**WORK REQUIRED**:
Copy the rows from the line with "How far is the cave" through the end of the rows, changing "nearer" to "closer" and keeping everything else the same.

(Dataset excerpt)
────────────────────

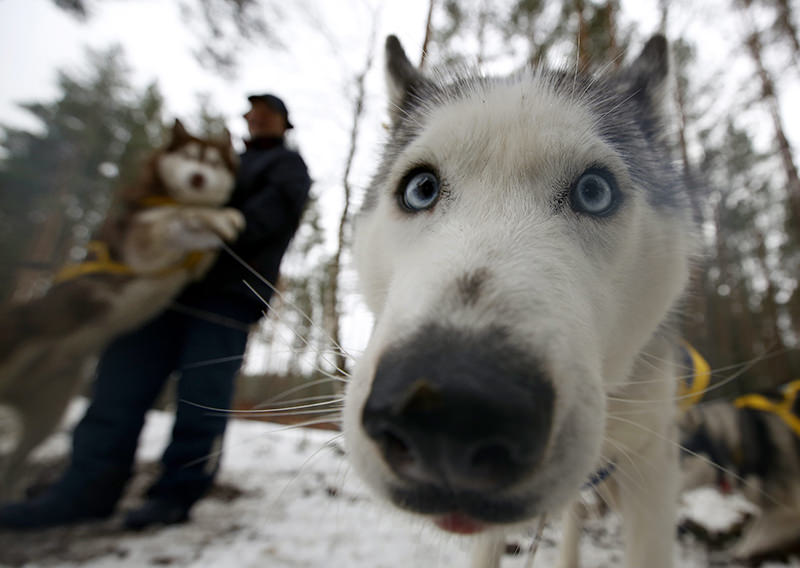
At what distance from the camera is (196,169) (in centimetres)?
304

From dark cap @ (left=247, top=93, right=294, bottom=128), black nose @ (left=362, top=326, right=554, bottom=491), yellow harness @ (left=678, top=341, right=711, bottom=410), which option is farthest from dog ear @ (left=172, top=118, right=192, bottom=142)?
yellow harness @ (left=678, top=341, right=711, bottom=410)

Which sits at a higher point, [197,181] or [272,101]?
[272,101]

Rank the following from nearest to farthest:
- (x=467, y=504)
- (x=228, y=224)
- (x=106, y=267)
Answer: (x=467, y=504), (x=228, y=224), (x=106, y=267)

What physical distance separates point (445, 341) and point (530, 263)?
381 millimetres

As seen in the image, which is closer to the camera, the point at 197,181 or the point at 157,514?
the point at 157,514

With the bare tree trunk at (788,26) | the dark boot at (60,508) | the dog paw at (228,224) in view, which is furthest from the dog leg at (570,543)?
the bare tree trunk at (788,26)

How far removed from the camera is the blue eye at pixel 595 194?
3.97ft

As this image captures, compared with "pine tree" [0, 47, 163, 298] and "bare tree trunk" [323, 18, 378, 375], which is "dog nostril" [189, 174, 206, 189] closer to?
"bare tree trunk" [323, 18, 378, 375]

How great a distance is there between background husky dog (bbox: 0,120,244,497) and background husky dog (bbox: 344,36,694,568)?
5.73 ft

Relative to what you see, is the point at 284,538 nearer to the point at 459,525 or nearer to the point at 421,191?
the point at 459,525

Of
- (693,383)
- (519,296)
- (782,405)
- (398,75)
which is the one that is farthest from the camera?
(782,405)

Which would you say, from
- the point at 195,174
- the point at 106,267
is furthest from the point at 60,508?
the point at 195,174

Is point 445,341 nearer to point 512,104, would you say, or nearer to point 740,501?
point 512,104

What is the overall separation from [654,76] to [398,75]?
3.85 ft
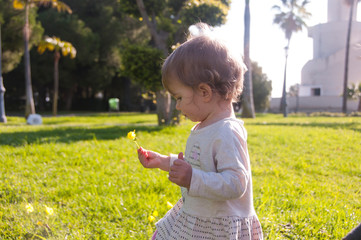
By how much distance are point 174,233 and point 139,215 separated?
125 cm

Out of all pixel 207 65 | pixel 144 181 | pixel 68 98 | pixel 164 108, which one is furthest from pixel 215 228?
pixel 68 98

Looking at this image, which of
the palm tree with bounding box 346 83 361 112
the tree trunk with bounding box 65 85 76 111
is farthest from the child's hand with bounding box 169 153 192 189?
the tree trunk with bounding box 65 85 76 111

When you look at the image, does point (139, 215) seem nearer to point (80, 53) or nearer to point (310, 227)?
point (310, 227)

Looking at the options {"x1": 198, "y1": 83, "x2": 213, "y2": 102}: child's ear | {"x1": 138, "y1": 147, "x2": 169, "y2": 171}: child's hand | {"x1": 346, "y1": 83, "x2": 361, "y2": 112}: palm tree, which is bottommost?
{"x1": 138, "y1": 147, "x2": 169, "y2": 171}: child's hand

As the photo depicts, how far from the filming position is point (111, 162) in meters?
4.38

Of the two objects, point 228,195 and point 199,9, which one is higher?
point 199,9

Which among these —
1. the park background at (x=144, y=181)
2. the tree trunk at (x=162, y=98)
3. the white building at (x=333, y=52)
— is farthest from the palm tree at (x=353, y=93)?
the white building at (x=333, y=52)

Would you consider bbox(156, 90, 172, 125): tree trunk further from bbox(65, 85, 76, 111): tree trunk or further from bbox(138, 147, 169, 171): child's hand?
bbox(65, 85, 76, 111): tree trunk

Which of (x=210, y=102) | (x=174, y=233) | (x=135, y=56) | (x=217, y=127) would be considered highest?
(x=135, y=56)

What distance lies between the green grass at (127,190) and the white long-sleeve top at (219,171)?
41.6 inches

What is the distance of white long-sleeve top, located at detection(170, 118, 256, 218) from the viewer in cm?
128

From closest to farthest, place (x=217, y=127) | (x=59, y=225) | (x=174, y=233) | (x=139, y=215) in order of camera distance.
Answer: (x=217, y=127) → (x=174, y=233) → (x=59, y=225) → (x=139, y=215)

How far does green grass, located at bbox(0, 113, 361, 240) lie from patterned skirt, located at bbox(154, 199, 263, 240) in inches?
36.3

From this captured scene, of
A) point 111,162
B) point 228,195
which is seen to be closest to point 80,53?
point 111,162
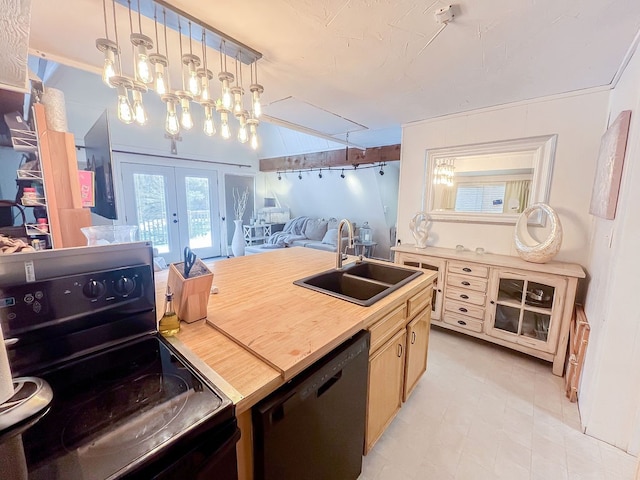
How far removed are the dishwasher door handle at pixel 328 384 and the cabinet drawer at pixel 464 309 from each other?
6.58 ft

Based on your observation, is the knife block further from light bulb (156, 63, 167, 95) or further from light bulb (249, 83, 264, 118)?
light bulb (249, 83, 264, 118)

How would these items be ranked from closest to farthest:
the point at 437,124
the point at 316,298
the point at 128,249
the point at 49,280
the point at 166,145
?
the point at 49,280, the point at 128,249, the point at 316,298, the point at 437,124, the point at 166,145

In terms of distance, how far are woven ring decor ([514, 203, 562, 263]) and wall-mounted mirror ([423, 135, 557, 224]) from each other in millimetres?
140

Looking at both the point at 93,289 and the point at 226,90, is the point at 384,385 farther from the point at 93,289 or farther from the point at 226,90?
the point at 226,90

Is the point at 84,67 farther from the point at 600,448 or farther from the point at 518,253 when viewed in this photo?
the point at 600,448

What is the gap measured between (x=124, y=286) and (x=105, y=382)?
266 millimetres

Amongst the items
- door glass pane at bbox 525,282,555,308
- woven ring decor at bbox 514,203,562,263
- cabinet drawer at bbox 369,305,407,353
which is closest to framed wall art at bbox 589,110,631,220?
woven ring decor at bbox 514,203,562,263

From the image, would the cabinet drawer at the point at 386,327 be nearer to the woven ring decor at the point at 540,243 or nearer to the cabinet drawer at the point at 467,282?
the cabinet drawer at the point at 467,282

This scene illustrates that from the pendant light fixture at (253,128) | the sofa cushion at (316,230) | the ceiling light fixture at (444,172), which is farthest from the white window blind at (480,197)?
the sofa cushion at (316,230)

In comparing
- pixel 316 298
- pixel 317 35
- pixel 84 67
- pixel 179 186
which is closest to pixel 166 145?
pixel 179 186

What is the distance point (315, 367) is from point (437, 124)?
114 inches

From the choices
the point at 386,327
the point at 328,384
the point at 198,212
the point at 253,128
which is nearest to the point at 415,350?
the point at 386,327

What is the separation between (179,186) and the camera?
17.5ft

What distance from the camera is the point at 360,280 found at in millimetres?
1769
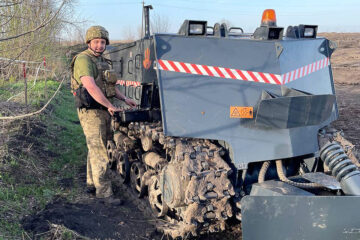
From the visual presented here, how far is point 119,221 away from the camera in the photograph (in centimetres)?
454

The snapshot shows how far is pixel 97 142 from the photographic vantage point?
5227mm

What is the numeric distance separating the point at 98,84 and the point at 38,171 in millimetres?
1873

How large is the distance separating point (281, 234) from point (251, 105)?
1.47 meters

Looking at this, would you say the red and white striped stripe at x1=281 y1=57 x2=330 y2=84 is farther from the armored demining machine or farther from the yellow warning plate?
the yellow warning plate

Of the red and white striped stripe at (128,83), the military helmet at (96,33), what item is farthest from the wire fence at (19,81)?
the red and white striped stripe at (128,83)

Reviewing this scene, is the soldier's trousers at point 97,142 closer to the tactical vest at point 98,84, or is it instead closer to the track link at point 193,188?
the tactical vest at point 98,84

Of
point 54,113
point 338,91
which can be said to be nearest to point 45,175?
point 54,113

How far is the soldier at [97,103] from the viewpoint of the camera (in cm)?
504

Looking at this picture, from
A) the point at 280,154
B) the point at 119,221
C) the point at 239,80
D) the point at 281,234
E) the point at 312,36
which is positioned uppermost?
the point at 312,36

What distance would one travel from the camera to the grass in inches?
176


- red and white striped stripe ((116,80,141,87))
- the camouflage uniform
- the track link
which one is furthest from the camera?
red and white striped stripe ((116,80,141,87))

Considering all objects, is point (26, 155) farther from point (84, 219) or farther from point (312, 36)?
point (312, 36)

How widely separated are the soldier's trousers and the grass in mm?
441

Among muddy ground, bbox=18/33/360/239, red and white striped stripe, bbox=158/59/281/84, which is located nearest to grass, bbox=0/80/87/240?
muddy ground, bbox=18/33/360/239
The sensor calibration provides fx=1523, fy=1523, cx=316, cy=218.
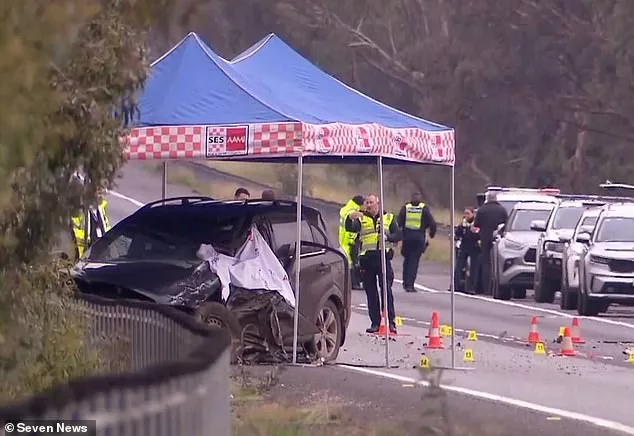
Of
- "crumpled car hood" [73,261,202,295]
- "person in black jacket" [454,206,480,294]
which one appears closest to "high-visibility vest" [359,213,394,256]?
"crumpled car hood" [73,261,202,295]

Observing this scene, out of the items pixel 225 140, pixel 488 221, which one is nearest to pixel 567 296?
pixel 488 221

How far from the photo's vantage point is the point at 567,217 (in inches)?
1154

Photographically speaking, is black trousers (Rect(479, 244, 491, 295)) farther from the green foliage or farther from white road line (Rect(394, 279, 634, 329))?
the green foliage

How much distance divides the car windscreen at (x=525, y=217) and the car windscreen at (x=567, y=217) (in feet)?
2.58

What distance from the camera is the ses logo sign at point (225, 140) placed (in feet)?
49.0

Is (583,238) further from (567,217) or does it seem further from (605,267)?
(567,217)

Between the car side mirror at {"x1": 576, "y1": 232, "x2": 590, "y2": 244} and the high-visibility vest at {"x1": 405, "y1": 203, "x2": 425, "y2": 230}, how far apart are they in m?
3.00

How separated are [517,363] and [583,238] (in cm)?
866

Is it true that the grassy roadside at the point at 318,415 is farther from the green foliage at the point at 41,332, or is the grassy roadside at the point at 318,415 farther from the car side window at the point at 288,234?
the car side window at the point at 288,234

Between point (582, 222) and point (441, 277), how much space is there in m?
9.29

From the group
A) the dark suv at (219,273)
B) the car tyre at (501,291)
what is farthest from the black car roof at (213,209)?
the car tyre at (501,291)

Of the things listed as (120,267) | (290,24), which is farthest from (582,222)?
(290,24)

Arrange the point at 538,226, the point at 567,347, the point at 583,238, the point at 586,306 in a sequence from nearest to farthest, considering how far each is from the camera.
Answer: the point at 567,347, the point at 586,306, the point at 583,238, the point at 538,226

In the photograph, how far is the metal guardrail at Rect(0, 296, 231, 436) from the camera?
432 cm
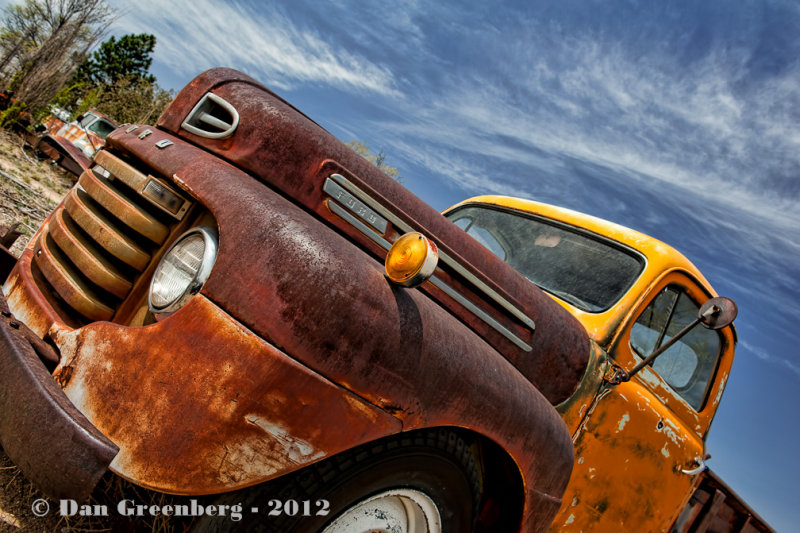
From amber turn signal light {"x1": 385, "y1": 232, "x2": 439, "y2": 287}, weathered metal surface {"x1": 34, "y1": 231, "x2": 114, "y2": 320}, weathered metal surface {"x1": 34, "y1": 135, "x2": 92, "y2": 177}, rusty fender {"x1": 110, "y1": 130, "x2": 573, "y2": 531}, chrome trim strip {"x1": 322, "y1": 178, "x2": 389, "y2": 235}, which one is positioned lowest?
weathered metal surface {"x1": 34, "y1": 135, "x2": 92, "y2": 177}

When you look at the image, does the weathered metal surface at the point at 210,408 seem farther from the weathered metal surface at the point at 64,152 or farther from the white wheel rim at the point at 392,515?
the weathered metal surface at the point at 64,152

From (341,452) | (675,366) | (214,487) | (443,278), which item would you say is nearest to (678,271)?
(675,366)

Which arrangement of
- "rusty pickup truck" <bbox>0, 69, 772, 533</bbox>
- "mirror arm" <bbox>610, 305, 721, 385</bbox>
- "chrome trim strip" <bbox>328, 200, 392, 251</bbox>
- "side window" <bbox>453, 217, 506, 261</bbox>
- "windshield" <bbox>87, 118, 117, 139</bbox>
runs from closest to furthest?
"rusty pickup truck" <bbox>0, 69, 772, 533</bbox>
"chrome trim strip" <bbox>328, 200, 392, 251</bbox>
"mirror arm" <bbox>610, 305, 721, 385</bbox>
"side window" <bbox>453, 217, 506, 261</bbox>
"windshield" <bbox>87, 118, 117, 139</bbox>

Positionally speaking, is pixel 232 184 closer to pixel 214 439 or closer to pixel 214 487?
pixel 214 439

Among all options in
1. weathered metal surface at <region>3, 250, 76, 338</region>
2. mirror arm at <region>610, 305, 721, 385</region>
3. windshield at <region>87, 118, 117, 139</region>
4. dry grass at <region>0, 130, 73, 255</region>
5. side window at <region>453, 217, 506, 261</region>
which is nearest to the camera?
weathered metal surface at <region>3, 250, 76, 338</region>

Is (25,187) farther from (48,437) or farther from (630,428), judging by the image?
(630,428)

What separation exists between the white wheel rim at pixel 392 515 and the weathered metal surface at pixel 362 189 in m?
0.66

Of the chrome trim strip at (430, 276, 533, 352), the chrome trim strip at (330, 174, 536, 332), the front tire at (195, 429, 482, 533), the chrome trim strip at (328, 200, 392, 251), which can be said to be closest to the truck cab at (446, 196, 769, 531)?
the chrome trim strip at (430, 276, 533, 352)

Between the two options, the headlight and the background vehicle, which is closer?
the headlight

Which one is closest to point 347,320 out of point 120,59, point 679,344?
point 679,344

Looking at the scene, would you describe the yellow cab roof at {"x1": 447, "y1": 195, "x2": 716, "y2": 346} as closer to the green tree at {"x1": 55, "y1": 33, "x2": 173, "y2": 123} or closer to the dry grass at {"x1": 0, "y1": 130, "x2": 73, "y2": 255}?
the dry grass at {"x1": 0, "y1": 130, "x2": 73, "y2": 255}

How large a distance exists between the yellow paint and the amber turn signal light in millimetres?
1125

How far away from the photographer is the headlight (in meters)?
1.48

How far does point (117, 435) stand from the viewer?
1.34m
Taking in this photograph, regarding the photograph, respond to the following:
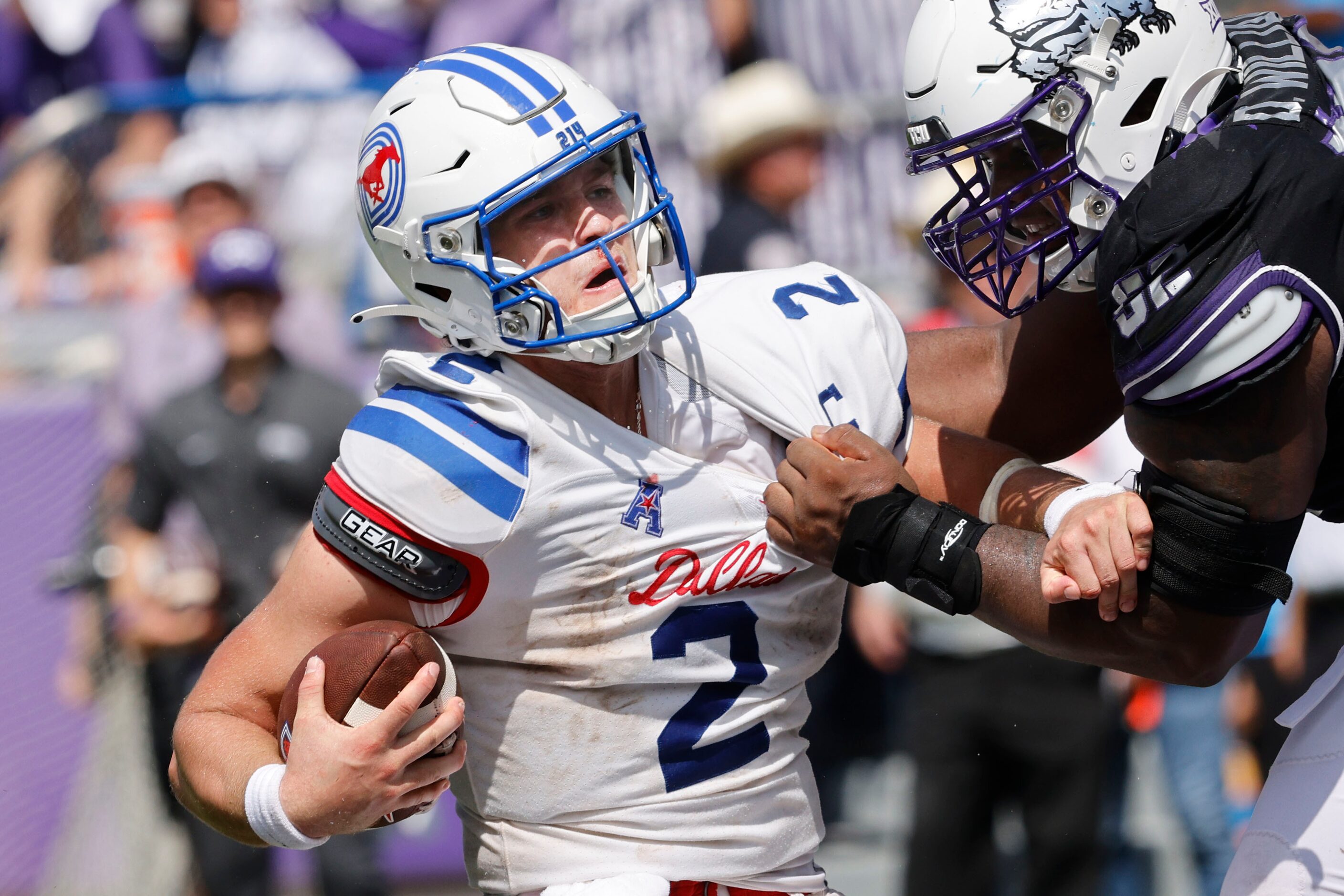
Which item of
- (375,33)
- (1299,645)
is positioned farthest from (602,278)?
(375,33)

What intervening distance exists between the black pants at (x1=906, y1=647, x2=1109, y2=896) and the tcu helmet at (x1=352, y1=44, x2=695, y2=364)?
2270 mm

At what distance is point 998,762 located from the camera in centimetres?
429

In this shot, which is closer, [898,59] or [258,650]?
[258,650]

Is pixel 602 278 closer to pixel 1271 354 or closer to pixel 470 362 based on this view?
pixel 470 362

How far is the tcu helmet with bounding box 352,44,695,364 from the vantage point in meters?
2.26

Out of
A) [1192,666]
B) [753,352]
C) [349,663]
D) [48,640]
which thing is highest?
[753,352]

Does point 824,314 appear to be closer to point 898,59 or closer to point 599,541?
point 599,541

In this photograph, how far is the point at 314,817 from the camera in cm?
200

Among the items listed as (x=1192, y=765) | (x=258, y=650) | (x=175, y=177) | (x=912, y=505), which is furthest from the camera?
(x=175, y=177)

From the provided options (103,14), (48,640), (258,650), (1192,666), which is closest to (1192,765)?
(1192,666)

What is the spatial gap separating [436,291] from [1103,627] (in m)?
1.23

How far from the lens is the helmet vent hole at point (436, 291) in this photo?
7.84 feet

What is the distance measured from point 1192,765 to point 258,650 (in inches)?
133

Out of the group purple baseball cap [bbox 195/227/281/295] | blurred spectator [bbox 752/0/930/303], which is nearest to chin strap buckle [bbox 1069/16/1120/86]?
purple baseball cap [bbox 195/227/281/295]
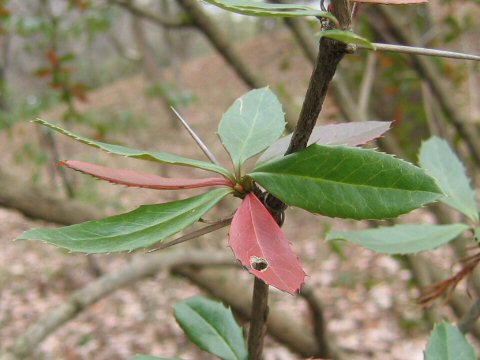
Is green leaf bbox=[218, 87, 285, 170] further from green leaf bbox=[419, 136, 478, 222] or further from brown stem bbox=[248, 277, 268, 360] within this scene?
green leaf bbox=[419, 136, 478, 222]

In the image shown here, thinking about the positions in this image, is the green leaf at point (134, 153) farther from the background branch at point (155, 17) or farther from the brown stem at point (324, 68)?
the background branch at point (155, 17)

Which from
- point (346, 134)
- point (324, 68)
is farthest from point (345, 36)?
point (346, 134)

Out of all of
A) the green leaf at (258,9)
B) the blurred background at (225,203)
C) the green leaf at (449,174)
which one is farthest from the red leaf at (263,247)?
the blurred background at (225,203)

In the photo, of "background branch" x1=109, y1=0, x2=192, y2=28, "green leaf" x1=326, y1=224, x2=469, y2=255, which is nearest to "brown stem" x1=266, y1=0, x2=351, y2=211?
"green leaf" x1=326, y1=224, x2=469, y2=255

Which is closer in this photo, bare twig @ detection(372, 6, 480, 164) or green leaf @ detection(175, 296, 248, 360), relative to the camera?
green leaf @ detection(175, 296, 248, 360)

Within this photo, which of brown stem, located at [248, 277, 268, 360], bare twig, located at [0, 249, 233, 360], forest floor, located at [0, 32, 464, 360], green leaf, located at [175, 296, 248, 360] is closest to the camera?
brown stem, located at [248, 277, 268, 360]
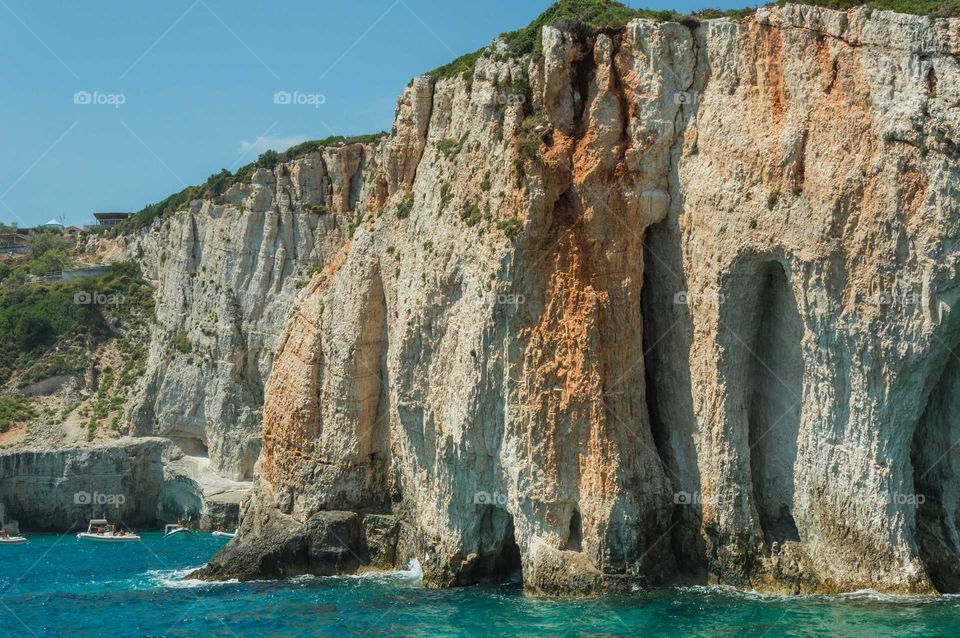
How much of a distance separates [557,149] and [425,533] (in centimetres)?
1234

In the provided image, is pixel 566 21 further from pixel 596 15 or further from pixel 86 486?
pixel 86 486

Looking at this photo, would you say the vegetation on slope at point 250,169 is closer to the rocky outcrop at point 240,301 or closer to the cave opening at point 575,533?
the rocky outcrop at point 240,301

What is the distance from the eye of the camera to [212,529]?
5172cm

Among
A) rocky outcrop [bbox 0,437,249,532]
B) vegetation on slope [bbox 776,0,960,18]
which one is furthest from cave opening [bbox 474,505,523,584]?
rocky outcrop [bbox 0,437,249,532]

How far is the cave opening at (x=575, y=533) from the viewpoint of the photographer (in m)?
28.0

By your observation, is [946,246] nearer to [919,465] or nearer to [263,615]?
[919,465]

────────────────────

**RESPONSE**:
How far is the cave opening at (x=575, y=533) from the viewpoint of the photographer (in m)?
28.0

By your observation, is [946,246] closer to [919,465] or closer to [263,615]?
[919,465]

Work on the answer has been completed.